Vivemos hoje num país onde em certos mercados as rendas são proibitivas para uma franja considerável da população. T1s em Lisboa com rendas superiores ao SMN são hoje uma realidade.
Mas até que ponto é que medidas de esquerda, em parte aparentemente contrárias ao direito de propriedade e da constituição, resolverão esta situação?
Até que ponto Costa-Medina-Gonçalves acreditam eles mesmos que obrigar pessoas a arrendar casas, impor-lhes tetos nas rendas que podem praticar e medidas afins corrigirão o mercado?
Será com estas medidas que mais pessoas entrarão no mercado, disponibilizando casas para arrendamento?
Não me parece, francamente. Digo antes que há 7 anos que estamos sob-tutela de um governo socialista que, provavelmente por motivos ideológicos, se nega a ver o óbvio:
Portugal necessita de uma reforma fiscal profunda, global, favorável e justa, no que concerne ao imobiliário.
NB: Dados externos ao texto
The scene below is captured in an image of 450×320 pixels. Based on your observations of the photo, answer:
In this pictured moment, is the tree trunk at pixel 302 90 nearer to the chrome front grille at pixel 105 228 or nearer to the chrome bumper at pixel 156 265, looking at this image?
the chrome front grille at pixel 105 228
E o problema do arrendamento, é um exemplo clássico disso mesmo.
O governo deve ter o mínimo de participação possível no mercado, simplesmente deixando que ele funcione.
Em que país faz sentido o governo em 2022 ter “faturado” 1.700 milhões de euros em IMT e 1.500 milhões de euros em IMI, para depois tentar perceber qual a melhor forma de redistribuir (parte) (d)esse montante, como agora quer fazer, com comparticipações de renda?
O sistema é pluriparamétrico, e isso só joga contra e propicia a enorme crise habitacional em que vivemos. E o governo, ao invés de tirar parâmetros, coloca mais.
Num sistema fiscal mais justo e lógico, incentivaríamos os cidadãos a resolver o problema habitacional.
Ora, se as rendas estão altas porque o imposto é elevado, porque não baixar o imposto para quem realmente colocar as casas no mercado?
Não podemos jogar com “médias” nem com “arrendamentos acessíveis”. Quem quer rentabilizar o capital, quer ganhar dinheiro. Se o fator económico não estiver presente, nada fará alguém colocar uma casa no mercado de arrendamento, partamos dessa premissa, à luz do sistema em que vivemos.
Então, sugiro o seguinte (e muito mais poderia sugerir):
- Em vez de obrigar (arrendamento coercivo), incentivar (fiscalmente) o proprietário a colocar imóveis no mercado;
- Em vez de comparticipar a renda, majorar o seu custo em IRS para quem a paga;
- Em vez de taxar tanto quem arrenda o seu imóvel, isentar ou reduzir o imposto para quem coloca novos imóveis no mercado;
- Em vez de colocar limitações várias na faturação associada a habitações arrendadas, simplificar o sistema (por exemplo, com coeficientes como existe no arrendamento de imóveis);
- Em vez de aplicar o Regime de Transparência Fiscal no arrendamento - algo que só onera quem se propõe a arrendar), que permita que quem quer investir com mais escala via uma sociedade o possa fazer sem essa preocupação.
Estas são todas opções que desvinculam e desoneram o Estado e a Administração Pública e que devem estar na base de um regime fiscal imobiliário de um país que precisa de habitação no mercado de arrendamento.
Isto, a não ser que o governo, cegamente, queira implementar medidas puramente ideológicas, que são muito mais parecidas com a América central e do sul do que com os países nórdicos.